Pendant et après ces événements, comment vous êtes-vous sentie, physiquement et psychologiquement?

Pendant ces événements, j’accomplissais mon travail malgré la peur que je ressentais. Après coup, je ne me sentais pas du tout à l’aise de ventiler ma peur et mon inconfort à mes collègues, donc je les gardais pour moi. Au fil du temps, je peux dire que chaque acte de violence vécu en tant que policière a changé quelque chose en moi; je tolérais de moins en moins les manifestations violentes, je devenais de plus en plus hypervigilante, j’appréhendais les appels qui allaient m’être assignés, etc. Après l’événement du bar, j’ai vécu des symptômes de stress aigu pendant plusieurs jours  : je dissociais beaucoup, j’étais hypervigilante, je faisais de l’insomnie et des cauchemars et j’avais des tremblements et des palpitations. Mes pensées étaient complètement envahies par l’agresseur. C’était obsessif. À ce moment, je croyais devenir folle, car je ne comprenais pas ce qui m’arrivait.

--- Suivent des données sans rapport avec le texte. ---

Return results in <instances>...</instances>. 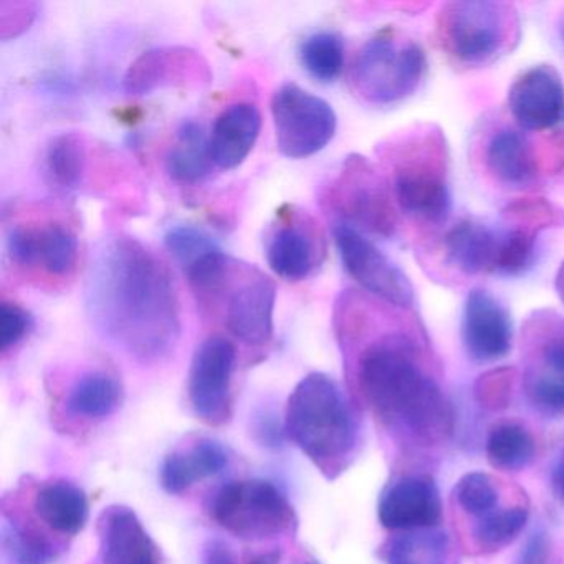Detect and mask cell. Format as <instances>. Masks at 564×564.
<instances>
[{"instance_id":"27","label":"cell","mask_w":564,"mask_h":564,"mask_svg":"<svg viewBox=\"0 0 564 564\" xmlns=\"http://www.w3.org/2000/svg\"><path fill=\"white\" fill-rule=\"evenodd\" d=\"M528 520H530V505L527 497L513 503L503 505L487 517L470 523L468 540H470L471 550L477 554H490L510 546L523 533Z\"/></svg>"},{"instance_id":"40","label":"cell","mask_w":564,"mask_h":564,"mask_svg":"<svg viewBox=\"0 0 564 564\" xmlns=\"http://www.w3.org/2000/svg\"><path fill=\"white\" fill-rule=\"evenodd\" d=\"M514 564H557L553 538L543 528L534 530L518 551Z\"/></svg>"},{"instance_id":"26","label":"cell","mask_w":564,"mask_h":564,"mask_svg":"<svg viewBox=\"0 0 564 564\" xmlns=\"http://www.w3.org/2000/svg\"><path fill=\"white\" fill-rule=\"evenodd\" d=\"M452 540L444 528L394 533L379 547L384 564H451Z\"/></svg>"},{"instance_id":"31","label":"cell","mask_w":564,"mask_h":564,"mask_svg":"<svg viewBox=\"0 0 564 564\" xmlns=\"http://www.w3.org/2000/svg\"><path fill=\"white\" fill-rule=\"evenodd\" d=\"M87 170V147L77 133L52 138L45 151V173L57 189L70 193L84 183Z\"/></svg>"},{"instance_id":"6","label":"cell","mask_w":564,"mask_h":564,"mask_svg":"<svg viewBox=\"0 0 564 564\" xmlns=\"http://www.w3.org/2000/svg\"><path fill=\"white\" fill-rule=\"evenodd\" d=\"M427 74L424 48L394 31L369 39L352 62V90L371 105H392L414 95Z\"/></svg>"},{"instance_id":"3","label":"cell","mask_w":564,"mask_h":564,"mask_svg":"<svg viewBox=\"0 0 564 564\" xmlns=\"http://www.w3.org/2000/svg\"><path fill=\"white\" fill-rule=\"evenodd\" d=\"M285 431L328 480L351 467L361 444L355 405L325 372H312L295 386L286 402Z\"/></svg>"},{"instance_id":"15","label":"cell","mask_w":564,"mask_h":564,"mask_svg":"<svg viewBox=\"0 0 564 564\" xmlns=\"http://www.w3.org/2000/svg\"><path fill=\"white\" fill-rule=\"evenodd\" d=\"M442 517L441 491L429 474L399 475L386 485L379 497V523L392 533L438 528Z\"/></svg>"},{"instance_id":"39","label":"cell","mask_w":564,"mask_h":564,"mask_svg":"<svg viewBox=\"0 0 564 564\" xmlns=\"http://www.w3.org/2000/svg\"><path fill=\"white\" fill-rule=\"evenodd\" d=\"M507 214L521 223L524 220L530 226H536V229L547 227V224L563 223L561 210L554 209V206L543 199L518 200L508 207Z\"/></svg>"},{"instance_id":"24","label":"cell","mask_w":564,"mask_h":564,"mask_svg":"<svg viewBox=\"0 0 564 564\" xmlns=\"http://www.w3.org/2000/svg\"><path fill=\"white\" fill-rule=\"evenodd\" d=\"M488 173L505 186L521 187L538 176V160L528 138L520 130L497 131L485 148Z\"/></svg>"},{"instance_id":"22","label":"cell","mask_w":564,"mask_h":564,"mask_svg":"<svg viewBox=\"0 0 564 564\" xmlns=\"http://www.w3.org/2000/svg\"><path fill=\"white\" fill-rule=\"evenodd\" d=\"M262 128V115L252 104H234L217 117L210 131L214 166L234 170L240 166L256 147Z\"/></svg>"},{"instance_id":"12","label":"cell","mask_w":564,"mask_h":564,"mask_svg":"<svg viewBox=\"0 0 564 564\" xmlns=\"http://www.w3.org/2000/svg\"><path fill=\"white\" fill-rule=\"evenodd\" d=\"M335 242L346 272L366 292L395 308L414 305V286L404 272L365 234L348 224H336Z\"/></svg>"},{"instance_id":"23","label":"cell","mask_w":564,"mask_h":564,"mask_svg":"<svg viewBox=\"0 0 564 564\" xmlns=\"http://www.w3.org/2000/svg\"><path fill=\"white\" fill-rule=\"evenodd\" d=\"M229 465V454L220 442L200 438L186 452H173L164 458L160 468V481L164 491L181 495L200 480L220 474Z\"/></svg>"},{"instance_id":"19","label":"cell","mask_w":564,"mask_h":564,"mask_svg":"<svg viewBox=\"0 0 564 564\" xmlns=\"http://www.w3.org/2000/svg\"><path fill=\"white\" fill-rule=\"evenodd\" d=\"M209 80V68L197 52L186 47H158L143 52L128 67L123 88L128 95H148L170 85Z\"/></svg>"},{"instance_id":"8","label":"cell","mask_w":564,"mask_h":564,"mask_svg":"<svg viewBox=\"0 0 564 564\" xmlns=\"http://www.w3.org/2000/svg\"><path fill=\"white\" fill-rule=\"evenodd\" d=\"M210 517L240 540L260 541L293 533L299 518L272 481L250 478L224 485L210 503Z\"/></svg>"},{"instance_id":"21","label":"cell","mask_w":564,"mask_h":564,"mask_svg":"<svg viewBox=\"0 0 564 564\" xmlns=\"http://www.w3.org/2000/svg\"><path fill=\"white\" fill-rule=\"evenodd\" d=\"M503 232L475 219L455 224L444 237L445 259L465 275L497 273Z\"/></svg>"},{"instance_id":"10","label":"cell","mask_w":564,"mask_h":564,"mask_svg":"<svg viewBox=\"0 0 564 564\" xmlns=\"http://www.w3.org/2000/svg\"><path fill=\"white\" fill-rule=\"evenodd\" d=\"M329 204L343 224L376 236L394 234L395 213L381 177L361 156H349L336 183Z\"/></svg>"},{"instance_id":"44","label":"cell","mask_w":564,"mask_h":564,"mask_svg":"<svg viewBox=\"0 0 564 564\" xmlns=\"http://www.w3.org/2000/svg\"><path fill=\"white\" fill-rule=\"evenodd\" d=\"M249 564H282V550L265 551V553L256 554Z\"/></svg>"},{"instance_id":"37","label":"cell","mask_w":564,"mask_h":564,"mask_svg":"<svg viewBox=\"0 0 564 564\" xmlns=\"http://www.w3.org/2000/svg\"><path fill=\"white\" fill-rule=\"evenodd\" d=\"M32 316L21 305L2 302L0 305V348L8 352L18 346L32 329Z\"/></svg>"},{"instance_id":"36","label":"cell","mask_w":564,"mask_h":564,"mask_svg":"<svg viewBox=\"0 0 564 564\" xmlns=\"http://www.w3.org/2000/svg\"><path fill=\"white\" fill-rule=\"evenodd\" d=\"M164 246L183 267L184 272L200 259L219 250L217 243L204 230L194 226H174L164 236Z\"/></svg>"},{"instance_id":"20","label":"cell","mask_w":564,"mask_h":564,"mask_svg":"<svg viewBox=\"0 0 564 564\" xmlns=\"http://www.w3.org/2000/svg\"><path fill=\"white\" fill-rule=\"evenodd\" d=\"M98 534L101 564H161L156 543L131 508H105Z\"/></svg>"},{"instance_id":"18","label":"cell","mask_w":564,"mask_h":564,"mask_svg":"<svg viewBox=\"0 0 564 564\" xmlns=\"http://www.w3.org/2000/svg\"><path fill=\"white\" fill-rule=\"evenodd\" d=\"M523 391L538 414L550 419L564 415V329L538 336L524 368Z\"/></svg>"},{"instance_id":"43","label":"cell","mask_w":564,"mask_h":564,"mask_svg":"<svg viewBox=\"0 0 564 564\" xmlns=\"http://www.w3.org/2000/svg\"><path fill=\"white\" fill-rule=\"evenodd\" d=\"M551 490L554 497L564 503V447L557 455L556 460L553 462V467L550 471Z\"/></svg>"},{"instance_id":"41","label":"cell","mask_w":564,"mask_h":564,"mask_svg":"<svg viewBox=\"0 0 564 564\" xmlns=\"http://www.w3.org/2000/svg\"><path fill=\"white\" fill-rule=\"evenodd\" d=\"M253 432H256L260 444L273 448L282 445L283 434H286L285 429L280 427L279 422H276L275 415L270 414V412L267 411L257 417L256 425H253Z\"/></svg>"},{"instance_id":"9","label":"cell","mask_w":564,"mask_h":564,"mask_svg":"<svg viewBox=\"0 0 564 564\" xmlns=\"http://www.w3.org/2000/svg\"><path fill=\"white\" fill-rule=\"evenodd\" d=\"M270 110L276 147L290 160L313 156L335 138L338 118L332 105L299 85H282L273 94Z\"/></svg>"},{"instance_id":"17","label":"cell","mask_w":564,"mask_h":564,"mask_svg":"<svg viewBox=\"0 0 564 564\" xmlns=\"http://www.w3.org/2000/svg\"><path fill=\"white\" fill-rule=\"evenodd\" d=\"M508 108L523 130L556 127L564 115V84L556 68L536 65L523 72L508 91Z\"/></svg>"},{"instance_id":"30","label":"cell","mask_w":564,"mask_h":564,"mask_svg":"<svg viewBox=\"0 0 564 564\" xmlns=\"http://www.w3.org/2000/svg\"><path fill=\"white\" fill-rule=\"evenodd\" d=\"M485 454L491 467L501 471H520L536 457V441L530 429L517 421L491 425L485 442Z\"/></svg>"},{"instance_id":"34","label":"cell","mask_w":564,"mask_h":564,"mask_svg":"<svg viewBox=\"0 0 564 564\" xmlns=\"http://www.w3.org/2000/svg\"><path fill=\"white\" fill-rule=\"evenodd\" d=\"M303 67L316 80L335 82L345 67V44L333 32L310 35L300 48Z\"/></svg>"},{"instance_id":"28","label":"cell","mask_w":564,"mask_h":564,"mask_svg":"<svg viewBox=\"0 0 564 564\" xmlns=\"http://www.w3.org/2000/svg\"><path fill=\"white\" fill-rule=\"evenodd\" d=\"M123 402V388L115 376L91 371L82 376L65 399V408L75 417L100 421L110 417Z\"/></svg>"},{"instance_id":"4","label":"cell","mask_w":564,"mask_h":564,"mask_svg":"<svg viewBox=\"0 0 564 564\" xmlns=\"http://www.w3.org/2000/svg\"><path fill=\"white\" fill-rule=\"evenodd\" d=\"M200 305L217 315L230 335L249 346L269 345L273 336L276 286L252 263L223 250L186 270Z\"/></svg>"},{"instance_id":"42","label":"cell","mask_w":564,"mask_h":564,"mask_svg":"<svg viewBox=\"0 0 564 564\" xmlns=\"http://www.w3.org/2000/svg\"><path fill=\"white\" fill-rule=\"evenodd\" d=\"M203 564H239V561L229 544L213 540L204 546Z\"/></svg>"},{"instance_id":"46","label":"cell","mask_w":564,"mask_h":564,"mask_svg":"<svg viewBox=\"0 0 564 564\" xmlns=\"http://www.w3.org/2000/svg\"><path fill=\"white\" fill-rule=\"evenodd\" d=\"M557 34H560L561 42L564 44V12L561 14L560 22H557Z\"/></svg>"},{"instance_id":"7","label":"cell","mask_w":564,"mask_h":564,"mask_svg":"<svg viewBox=\"0 0 564 564\" xmlns=\"http://www.w3.org/2000/svg\"><path fill=\"white\" fill-rule=\"evenodd\" d=\"M394 196L402 213L424 223H442L451 209L447 153L438 131H421L402 147L394 163Z\"/></svg>"},{"instance_id":"33","label":"cell","mask_w":564,"mask_h":564,"mask_svg":"<svg viewBox=\"0 0 564 564\" xmlns=\"http://www.w3.org/2000/svg\"><path fill=\"white\" fill-rule=\"evenodd\" d=\"M2 546L12 564H52L61 554L41 531L8 517L2 527Z\"/></svg>"},{"instance_id":"25","label":"cell","mask_w":564,"mask_h":564,"mask_svg":"<svg viewBox=\"0 0 564 564\" xmlns=\"http://www.w3.org/2000/svg\"><path fill=\"white\" fill-rule=\"evenodd\" d=\"M34 511L55 533L75 536L90 517L87 494L70 481L42 485L34 497Z\"/></svg>"},{"instance_id":"45","label":"cell","mask_w":564,"mask_h":564,"mask_svg":"<svg viewBox=\"0 0 564 564\" xmlns=\"http://www.w3.org/2000/svg\"><path fill=\"white\" fill-rule=\"evenodd\" d=\"M556 289L560 293L561 302L564 303V262L561 263L560 272H557Z\"/></svg>"},{"instance_id":"16","label":"cell","mask_w":564,"mask_h":564,"mask_svg":"<svg viewBox=\"0 0 564 564\" xmlns=\"http://www.w3.org/2000/svg\"><path fill=\"white\" fill-rule=\"evenodd\" d=\"M465 351L478 365L500 361L513 346V322L507 306L488 290L468 293L462 319Z\"/></svg>"},{"instance_id":"11","label":"cell","mask_w":564,"mask_h":564,"mask_svg":"<svg viewBox=\"0 0 564 564\" xmlns=\"http://www.w3.org/2000/svg\"><path fill=\"white\" fill-rule=\"evenodd\" d=\"M236 361V346L224 336H209L194 352L187 395L196 417L210 427L226 425L232 417Z\"/></svg>"},{"instance_id":"1","label":"cell","mask_w":564,"mask_h":564,"mask_svg":"<svg viewBox=\"0 0 564 564\" xmlns=\"http://www.w3.org/2000/svg\"><path fill=\"white\" fill-rule=\"evenodd\" d=\"M85 305L97 332L137 361H163L180 341V299L170 269L134 237H108L98 246Z\"/></svg>"},{"instance_id":"2","label":"cell","mask_w":564,"mask_h":564,"mask_svg":"<svg viewBox=\"0 0 564 564\" xmlns=\"http://www.w3.org/2000/svg\"><path fill=\"white\" fill-rule=\"evenodd\" d=\"M356 379L362 401L401 444L438 447L454 434V405L411 336L386 333L369 343L359 355Z\"/></svg>"},{"instance_id":"35","label":"cell","mask_w":564,"mask_h":564,"mask_svg":"<svg viewBox=\"0 0 564 564\" xmlns=\"http://www.w3.org/2000/svg\"><path fill=\"white\" fill-rule=\"evenodd\" d=\"M538 229L517 227L503 232L500 257H498V275H520L533 265L536 253Z\"/></svg>"},{"instance_id":"32","label":"cell","mask_w":564,"mask_h":564,"mask_svg":"<svg viewBox=\"0 0 564 564\" xmlns=\"http://www.w3.org/2000/svg\"><path fill=\"white\" fill-rule=\"evenodd\" d=\"M505 487L494 475L485 471H468L462 475L452 490V500H454L457 510H460L465 517L474 521L487 517L491 511L503 507Z\"/></svg>"},{"instance_id":"29","label":"cell","mask_w":564,"mask_h":564,"mask_svg":"<svg viewBox=\"0 0 564 564\" xmlns=\"http://www.w3.org/2000/svg\"><path fill=\"white\" fill-rule=\"evenodd\" d=\"M210 138L203 124L184 121L176 131V140L166 158V170L173 180L180 183L203 181L213 170Z\"/></svg>"},{"instance_id":"38","label":"cell","mask_w":564,"mask_h":564,"mask_svg":"<svg viewBox=\"0 0 564 564\" xmlns=\"http://www.w3.org/2000/svg\"><path fill=\"white\" fill-rule=\"evenodd\" d=\"M513 379V368L495 369V371L481 376L477 386H475V394H477L478 401L487 408H503V405H507L505 402L508 401V395H510Z\"/></svg>"},{"instance_id":"13","label":"cell","mask_w":564,"mask_h":564,"mask_svg":"<svg viewBox=\"0 0 564 564\" xmlns=\"http://www.w3.org/2000/svg\"><path fill=\"white\" fill-rule=\"evenodd\" d=\"M14 265L48 279H68L77 269L78 240L67 224L58 220L18 224L6 239Z\"/></svg>"},{"instance_id":"5","label":"cell","mask_w":564,"mask_h":564,"mask_svg":"<svg viewBox=\"0 0 564 564\" xmlns=\"http://www.w3.org/2000/svg\"><path fill=\"white\" fill-rule=\"evenodd\" d=\"M520 37L517 12L495 2H454L437 18L442 51L464 67H485L511 51Z\"/></svg>"},{"instance_id":"14","label":"cell","mask_w":564,"mask_h":564,"mask_svg":"<svg viewBox=\"0 0 564 564\" xmlns=\"http://www.w3.org/2000/svg\"><path fill=\"white\" fill-rule=\"evenodd\" d=\"M325 252V236L312 216L296 207L280 210L265 240L267 262L276 276L289 282L308 279Z\"/></svg>"}]
</instances>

Quelles stratégies avez-vous utilisées pour surmonter ces épreuves? Avez-vous reçu du soutien?

Avant d’aller chercher le soutien approprié à mon état de stress post-traumatique, je m’engourdissais dans les excès : je vivais à fond pour ne rien sentir. Étant une mère monoparentale, je n’avais pas le soutien d’un conjoint et je n’en parlais pas non plus à mes collègues ni à mes amis de peur d’être jugée. Finalement, je suis allée chercher de l’aide et on m’a dirigée vers une psychologue spécialisée en traitement du stress post-traumatique. J’ai dû arrêter de travailler pour remonter la pente et j’ai eu recours à la médication. Pendant le traitement, j’ai mis en œuvre les exercices suggérés par la psychologue, ce qui m’a permis d’apaiser peu à peu mes symptômes. J’ai également développé des stratégies qui m’aident au quotidien telles que profiter des petits plaisirs de la vie, me grounder lorsque je dissocie ou encore laisser couler en moi les émotions autant positives que négatives.

Enfin, quels conseils donneriez-vous à une personne ayant été victime de violence au travail?

Le principal conseil que je lui donnerais est d’en parler, car les conséquences de la violence sont déjà moins lourdes une fois qu’on a ventilé notre situation à quelqu’un. C’est également important de ne pas minimiser ce qu’on a vécu et de ne pas juger notre manière de réagir à la violence  : il faut accepter ce que l’on vit et accepter parfois de ne pas tout comprendre. Finalement, je lui conseillerais de ne pas trop attendre avant d’aller consulter, puis d’aller vers les ressources adaptées pour traiter son problème.